India, the fifth most polluted country in the world, breathes in poison daily. Delhi set a new pollution record in November 2024, registering air quality so hazardous that schools shut down, flights were grounded, and entire neighbourhoods disappeared behind toxic haze.

And yet, life continued. Offices remained open, cars clogged highways, street vendors coughed into their palms and adjusted their masks. We adapted, as we always do.

In Los Angeles, the world burns in a different way. The hillsides, dry from relentless droughts, ignite with terrifying ease. The fires creep closer each year, smoke blotting out the sun, turning the sky a sickly orange. People evacuate, but many stay, accustomed now to the seasonal infernos. They wear masks, not just for a pandemic but to filter the ash from the air. The news cycles through footage of mansions ablaze, of highways lined with red embers, but soon moves on. Insurance claims are filed. The city rebuilds.
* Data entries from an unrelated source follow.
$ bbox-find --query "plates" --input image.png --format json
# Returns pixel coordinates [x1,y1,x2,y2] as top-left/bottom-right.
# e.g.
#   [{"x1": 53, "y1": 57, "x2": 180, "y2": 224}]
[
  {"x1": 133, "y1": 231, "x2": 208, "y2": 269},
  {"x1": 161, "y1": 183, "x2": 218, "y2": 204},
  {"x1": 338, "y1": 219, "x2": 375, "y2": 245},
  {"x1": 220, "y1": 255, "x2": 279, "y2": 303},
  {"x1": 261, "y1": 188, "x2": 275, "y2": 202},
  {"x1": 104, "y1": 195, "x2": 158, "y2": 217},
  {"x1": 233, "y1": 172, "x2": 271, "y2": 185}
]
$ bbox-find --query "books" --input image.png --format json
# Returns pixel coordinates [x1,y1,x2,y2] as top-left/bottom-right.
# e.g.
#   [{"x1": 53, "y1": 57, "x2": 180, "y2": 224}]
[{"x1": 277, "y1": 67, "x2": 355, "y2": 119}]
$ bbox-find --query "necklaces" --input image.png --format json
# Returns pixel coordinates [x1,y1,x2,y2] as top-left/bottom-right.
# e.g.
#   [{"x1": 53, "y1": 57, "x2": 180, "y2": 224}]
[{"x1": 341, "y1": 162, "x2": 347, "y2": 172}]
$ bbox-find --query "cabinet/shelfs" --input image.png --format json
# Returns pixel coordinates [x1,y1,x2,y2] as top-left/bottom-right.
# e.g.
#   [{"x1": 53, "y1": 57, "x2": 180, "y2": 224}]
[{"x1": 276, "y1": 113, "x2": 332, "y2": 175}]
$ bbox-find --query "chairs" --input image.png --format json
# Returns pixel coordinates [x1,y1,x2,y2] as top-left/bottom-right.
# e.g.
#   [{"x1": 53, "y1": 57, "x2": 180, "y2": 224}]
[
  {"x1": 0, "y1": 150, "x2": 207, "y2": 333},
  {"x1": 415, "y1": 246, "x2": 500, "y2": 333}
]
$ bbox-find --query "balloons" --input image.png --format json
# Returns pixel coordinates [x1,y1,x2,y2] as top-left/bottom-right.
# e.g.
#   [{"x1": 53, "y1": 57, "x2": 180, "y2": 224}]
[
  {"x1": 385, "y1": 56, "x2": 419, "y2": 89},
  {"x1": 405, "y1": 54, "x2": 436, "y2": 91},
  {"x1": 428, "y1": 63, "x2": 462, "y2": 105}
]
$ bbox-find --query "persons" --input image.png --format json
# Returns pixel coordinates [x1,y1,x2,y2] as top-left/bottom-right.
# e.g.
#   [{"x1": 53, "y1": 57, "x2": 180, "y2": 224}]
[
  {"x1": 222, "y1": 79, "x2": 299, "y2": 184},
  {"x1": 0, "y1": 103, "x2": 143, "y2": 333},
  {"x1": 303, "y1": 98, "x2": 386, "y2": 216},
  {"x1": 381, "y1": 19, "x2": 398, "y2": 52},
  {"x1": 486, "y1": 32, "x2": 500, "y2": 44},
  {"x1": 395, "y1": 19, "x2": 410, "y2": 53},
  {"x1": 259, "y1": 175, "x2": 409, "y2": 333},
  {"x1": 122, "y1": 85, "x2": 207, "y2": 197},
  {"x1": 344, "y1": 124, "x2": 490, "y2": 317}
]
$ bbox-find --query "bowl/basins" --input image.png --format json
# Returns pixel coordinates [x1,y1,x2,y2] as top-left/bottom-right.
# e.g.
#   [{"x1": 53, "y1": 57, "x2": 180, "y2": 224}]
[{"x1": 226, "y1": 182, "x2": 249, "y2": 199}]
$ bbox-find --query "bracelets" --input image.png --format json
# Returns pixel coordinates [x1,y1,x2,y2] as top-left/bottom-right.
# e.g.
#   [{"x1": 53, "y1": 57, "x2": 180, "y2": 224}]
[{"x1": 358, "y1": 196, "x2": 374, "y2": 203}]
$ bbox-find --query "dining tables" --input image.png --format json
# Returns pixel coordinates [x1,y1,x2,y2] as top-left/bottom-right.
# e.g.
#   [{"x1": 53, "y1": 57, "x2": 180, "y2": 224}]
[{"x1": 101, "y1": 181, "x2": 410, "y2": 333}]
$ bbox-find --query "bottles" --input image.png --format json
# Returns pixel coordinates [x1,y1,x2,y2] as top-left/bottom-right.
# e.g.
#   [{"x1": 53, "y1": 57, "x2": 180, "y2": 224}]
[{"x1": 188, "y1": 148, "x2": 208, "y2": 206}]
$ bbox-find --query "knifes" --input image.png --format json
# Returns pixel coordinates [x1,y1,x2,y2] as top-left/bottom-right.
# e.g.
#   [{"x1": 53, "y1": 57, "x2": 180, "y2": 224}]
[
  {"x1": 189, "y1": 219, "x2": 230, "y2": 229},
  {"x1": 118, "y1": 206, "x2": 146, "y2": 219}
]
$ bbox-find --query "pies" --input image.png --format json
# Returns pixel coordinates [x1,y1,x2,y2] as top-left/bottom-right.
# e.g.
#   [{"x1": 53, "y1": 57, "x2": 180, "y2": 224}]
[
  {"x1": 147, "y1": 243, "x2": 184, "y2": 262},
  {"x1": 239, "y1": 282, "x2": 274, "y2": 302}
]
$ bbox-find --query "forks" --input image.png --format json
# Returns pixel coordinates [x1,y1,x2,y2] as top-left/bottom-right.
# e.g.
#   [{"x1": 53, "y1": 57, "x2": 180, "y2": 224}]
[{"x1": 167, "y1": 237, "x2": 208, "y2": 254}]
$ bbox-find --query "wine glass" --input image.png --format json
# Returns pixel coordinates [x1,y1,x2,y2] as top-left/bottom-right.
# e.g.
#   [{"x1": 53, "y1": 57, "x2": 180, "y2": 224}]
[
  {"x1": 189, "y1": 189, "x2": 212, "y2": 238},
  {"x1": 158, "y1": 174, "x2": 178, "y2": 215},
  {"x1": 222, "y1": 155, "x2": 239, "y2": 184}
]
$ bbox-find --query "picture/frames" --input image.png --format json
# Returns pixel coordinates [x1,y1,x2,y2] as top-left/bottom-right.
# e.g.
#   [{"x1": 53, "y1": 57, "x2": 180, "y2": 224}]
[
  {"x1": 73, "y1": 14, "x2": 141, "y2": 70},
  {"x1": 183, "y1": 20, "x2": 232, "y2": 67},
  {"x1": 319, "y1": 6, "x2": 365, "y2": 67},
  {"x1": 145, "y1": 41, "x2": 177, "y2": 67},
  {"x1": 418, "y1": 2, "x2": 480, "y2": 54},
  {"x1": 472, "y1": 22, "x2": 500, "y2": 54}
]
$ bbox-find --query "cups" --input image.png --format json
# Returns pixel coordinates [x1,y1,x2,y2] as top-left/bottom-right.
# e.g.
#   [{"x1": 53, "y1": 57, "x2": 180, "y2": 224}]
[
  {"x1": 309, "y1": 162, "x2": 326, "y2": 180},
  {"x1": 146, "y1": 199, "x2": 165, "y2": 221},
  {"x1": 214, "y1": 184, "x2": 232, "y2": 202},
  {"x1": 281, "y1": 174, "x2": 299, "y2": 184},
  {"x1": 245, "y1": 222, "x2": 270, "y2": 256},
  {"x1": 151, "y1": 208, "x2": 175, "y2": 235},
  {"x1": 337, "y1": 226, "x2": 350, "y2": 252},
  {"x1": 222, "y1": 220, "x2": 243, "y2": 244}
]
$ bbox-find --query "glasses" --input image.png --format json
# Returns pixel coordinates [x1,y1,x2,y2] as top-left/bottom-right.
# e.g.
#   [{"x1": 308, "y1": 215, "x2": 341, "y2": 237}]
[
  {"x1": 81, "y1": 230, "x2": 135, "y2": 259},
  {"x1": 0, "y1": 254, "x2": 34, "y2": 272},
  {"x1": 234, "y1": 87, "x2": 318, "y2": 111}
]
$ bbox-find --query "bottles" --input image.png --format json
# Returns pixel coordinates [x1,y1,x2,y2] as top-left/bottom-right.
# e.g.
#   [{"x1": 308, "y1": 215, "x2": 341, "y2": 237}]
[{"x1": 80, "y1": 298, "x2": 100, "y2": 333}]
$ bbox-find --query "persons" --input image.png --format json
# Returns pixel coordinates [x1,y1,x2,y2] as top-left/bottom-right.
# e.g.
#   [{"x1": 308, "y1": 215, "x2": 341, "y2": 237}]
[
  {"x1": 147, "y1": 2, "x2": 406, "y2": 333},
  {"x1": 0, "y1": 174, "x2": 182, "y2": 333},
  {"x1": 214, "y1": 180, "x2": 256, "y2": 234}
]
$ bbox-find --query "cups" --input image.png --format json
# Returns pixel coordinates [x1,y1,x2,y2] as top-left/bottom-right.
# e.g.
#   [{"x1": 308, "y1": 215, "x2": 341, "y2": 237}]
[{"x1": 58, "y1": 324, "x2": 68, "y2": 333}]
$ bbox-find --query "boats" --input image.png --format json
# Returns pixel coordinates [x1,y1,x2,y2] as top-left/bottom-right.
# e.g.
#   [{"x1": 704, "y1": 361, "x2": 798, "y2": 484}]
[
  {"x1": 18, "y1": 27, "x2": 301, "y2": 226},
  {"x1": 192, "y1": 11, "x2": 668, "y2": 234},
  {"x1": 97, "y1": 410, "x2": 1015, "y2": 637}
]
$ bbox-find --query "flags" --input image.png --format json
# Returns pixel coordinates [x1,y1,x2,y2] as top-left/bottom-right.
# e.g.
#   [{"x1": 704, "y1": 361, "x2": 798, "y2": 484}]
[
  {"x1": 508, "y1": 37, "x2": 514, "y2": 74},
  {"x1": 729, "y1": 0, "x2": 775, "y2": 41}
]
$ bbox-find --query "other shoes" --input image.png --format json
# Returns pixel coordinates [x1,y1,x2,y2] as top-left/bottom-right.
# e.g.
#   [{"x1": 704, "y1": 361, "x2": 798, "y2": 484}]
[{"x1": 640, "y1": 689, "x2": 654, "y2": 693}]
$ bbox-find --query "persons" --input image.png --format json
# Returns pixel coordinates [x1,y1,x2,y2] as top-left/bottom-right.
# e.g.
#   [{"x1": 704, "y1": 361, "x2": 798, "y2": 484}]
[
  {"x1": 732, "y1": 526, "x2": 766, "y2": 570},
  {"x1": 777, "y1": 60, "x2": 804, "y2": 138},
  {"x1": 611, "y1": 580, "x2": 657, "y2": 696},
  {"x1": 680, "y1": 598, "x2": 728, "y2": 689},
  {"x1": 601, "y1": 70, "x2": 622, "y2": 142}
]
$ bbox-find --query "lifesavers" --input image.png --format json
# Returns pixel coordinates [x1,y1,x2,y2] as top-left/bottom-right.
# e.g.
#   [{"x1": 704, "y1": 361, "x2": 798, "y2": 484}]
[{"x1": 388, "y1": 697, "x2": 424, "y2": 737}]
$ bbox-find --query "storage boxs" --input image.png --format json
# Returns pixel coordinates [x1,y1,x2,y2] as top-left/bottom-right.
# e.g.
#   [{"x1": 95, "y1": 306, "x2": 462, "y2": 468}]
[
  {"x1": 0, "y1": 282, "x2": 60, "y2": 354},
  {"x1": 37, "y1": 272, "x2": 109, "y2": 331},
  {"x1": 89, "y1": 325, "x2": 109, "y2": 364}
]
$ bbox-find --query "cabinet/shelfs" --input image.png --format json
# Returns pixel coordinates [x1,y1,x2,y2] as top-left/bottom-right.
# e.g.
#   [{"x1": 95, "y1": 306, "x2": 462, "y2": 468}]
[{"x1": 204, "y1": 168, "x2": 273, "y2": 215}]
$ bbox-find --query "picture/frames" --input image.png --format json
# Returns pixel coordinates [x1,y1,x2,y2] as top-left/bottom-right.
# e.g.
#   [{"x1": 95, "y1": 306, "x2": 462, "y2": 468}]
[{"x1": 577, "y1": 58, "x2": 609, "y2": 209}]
We used to mark time by the seasons. Now, we mark it by disasters. The summer the fires reached the city limits. The winter when the power grids failed. The monsoon that drowned the subways.

The sky turns orange, and we take photos of it. We caption it: Eerie but beautiful. We order groceries, the courier arriving in the haze, their mask the only barrier between lungs and poison. We rate the delivery five stars.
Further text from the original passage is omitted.